TO BE DONE —
Please pick up the homily addressed to priests after its final sentence and write what comes next.

PROVIDED PASSAGE —
Your Eminence Gaudencio Cardinal Rosales
Your Excellencies, my brother archbishops and bishops of the Philippines

It is not easy to address a gathering of priests. They are the toughest audience to please. Not only are they critical with your diction and grammar, they also look for new things and new insights. What more can you actually say to a group of people who have heard it all, and have said it all?

If you come to think of it, priests are probably over-educated. They spend four years studying philosophy, four years studying theology, and then one year in Spiritual-Pastoral formation gives them a crash course on psychology. So newly-ordained priests are philosophers, theologians and psychologists, all rolled into one. No wonder that when a seminarian does not proceed to the priesthood, the most logical career he takes is to become another “over-educated professional: he becomes a lawyer.

This sense of knowing too much can be a bane to the life and ministry of priests. When sent to a far-flung parish, the young priest can easily be the most educated person in the community. This status may help him in his ministry, but it can also be a hindrance. The local mayor consults him on every project, and the priest begins to think he knows everything about politics. He knows a thing or two about food supplements, and he thinks he knows better than the local doctor. The women-folk confess the sins of their husbands to him, and this gives him the presumption that he knows everything about everybody in the community.

This is how a priest can think he is powerful. He knows too many things, sometimes too much for his own good. Because everybody listens to him, he forgets to listen to everybody else. He is the teacher, and he presumes everybody to be his student. When a priest makes this presumption, he loses his vocation to serve. When he thinks he knows everything, he learns nothing from anybody. And it is not possible to serve someone from whom one has nothing to learn.

Our Lord reminds us today: “Avoid being called teachers. Only one is your teacher, the Messiah.”

The priest is first of all, a disciple, and he must learn from the Master. There are three ways for priests to learn from Jesus. First, he must learn from Jesus crucified. Much of what we learn about the Lord in Theology does not come close to the knowledge we gain from Jesus teaching from the cross. There is no other way to learn from the cross except by carrying it ourselves.

We have been told that priestly life is all about carrying one’s cross, yet, in our initial experience of priestly life, there is actually very little cross to bear. At the initial years, there is only wild adulation, abundant gifts, unmitigated affirmation. But the cross that we have to bear is not the opposite of these, but the exercise of restraint in the face of adulation, gifts and affirmation. The first lesson of Jesus crucified is thus to “deny yourself, take up your cross and follow me.”

The intellect is not the quickest to learn among the faculties of man. It is rather the heart. But unlike the intellect which compounds its knowledge by adding more while keeping what has been learned earlier, the heart forgets its previous knowledge when it adopts a new object of affection. The mind learns by compounding. The heart learns by substituting.

The mind may be able to hold together contrary ideas, but the heart cannot love two contrary things at the same time. When you teach the heart to love the things of the heart to love the things of the world, it will jettison its desire for Jesus. You cannot love God and mammon at the same time. When a heart desires all things at the same time, it is bound to be broken.

RECORDS —

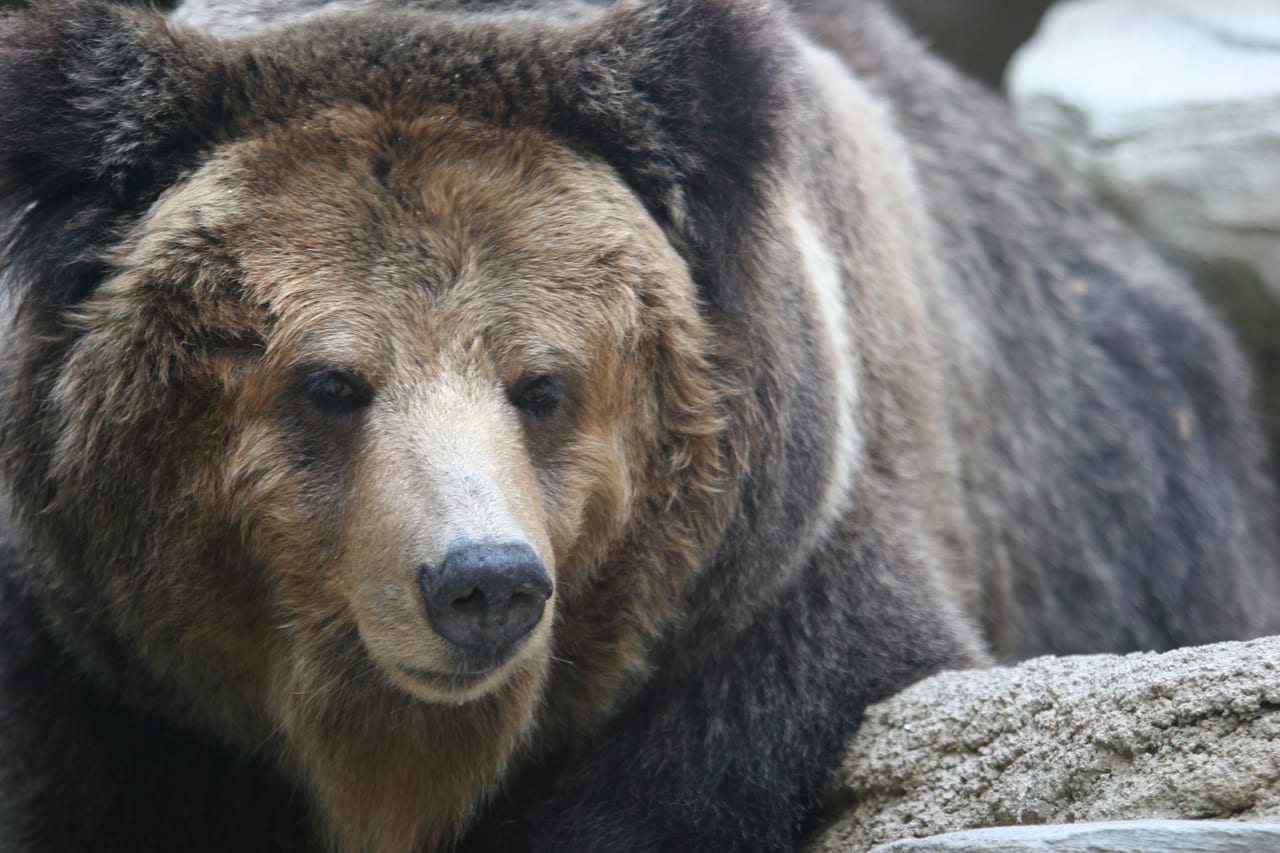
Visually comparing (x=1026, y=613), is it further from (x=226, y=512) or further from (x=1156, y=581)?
(x=226, y=512)

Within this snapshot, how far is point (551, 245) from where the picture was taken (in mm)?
3375

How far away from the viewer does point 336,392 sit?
3.24 meters

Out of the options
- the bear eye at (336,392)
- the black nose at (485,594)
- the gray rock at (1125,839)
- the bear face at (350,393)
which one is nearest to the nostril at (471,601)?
the black nose at (485,594)

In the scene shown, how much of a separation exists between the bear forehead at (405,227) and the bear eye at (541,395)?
0.12 m

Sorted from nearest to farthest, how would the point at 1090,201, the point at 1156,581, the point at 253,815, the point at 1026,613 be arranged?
1. the point at 253,815
2. the point at 1026,613
3. the point at 1156,581
4. the point at 1090,201

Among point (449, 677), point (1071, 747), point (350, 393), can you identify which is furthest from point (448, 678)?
point (1071, 747)

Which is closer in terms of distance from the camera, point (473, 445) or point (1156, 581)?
point (473, 445)

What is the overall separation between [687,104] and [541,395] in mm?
708

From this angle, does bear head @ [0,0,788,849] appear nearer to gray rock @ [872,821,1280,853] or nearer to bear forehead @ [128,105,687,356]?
bear forehead @ [128,105,687,356]

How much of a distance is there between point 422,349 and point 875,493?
145 centimetres

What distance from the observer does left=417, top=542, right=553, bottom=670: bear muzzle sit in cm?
286

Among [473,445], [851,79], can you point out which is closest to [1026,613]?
[851,79]

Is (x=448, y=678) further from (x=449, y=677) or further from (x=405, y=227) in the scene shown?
(x=405, y=227)

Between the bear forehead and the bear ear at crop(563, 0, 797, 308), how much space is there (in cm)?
12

FINAL ANSWER —
Learning from Jesus is knowing how to seek him with single-minded devotion. A priest begins his life and ministry with the love of Jesus in his heart. After some time, he begins to wonder whether he has made the RIGHT choice. Actually he did; the reason why he has begun to doubt now is because he did not make Jesus the ONLY choice.

Second, the priest learns from Jesus by learning from “other Christs,” his brother priests. The trouble with our priestly culture is that we do not usually learn from our fellow priests. Among the overly-educated, nobody wants to be a student. Yet, there is so much to learn from each other’s experiences, struggles, pains and joys. Among priests, there can be so much heated and excited discussions about politics, sports, and business, but when the matter turns to personal and spiritual life, everybody becomes deaf and dumb.

There is so much to learn from elderly priests. The trouble with young priests is that when elderly priests begin to talk about how life was like before Vatican II, they begin to walk away. Yet, it is not so much the stories that matter when it comes to elderly priests, but their testimony of life lived in fidelity and constancy.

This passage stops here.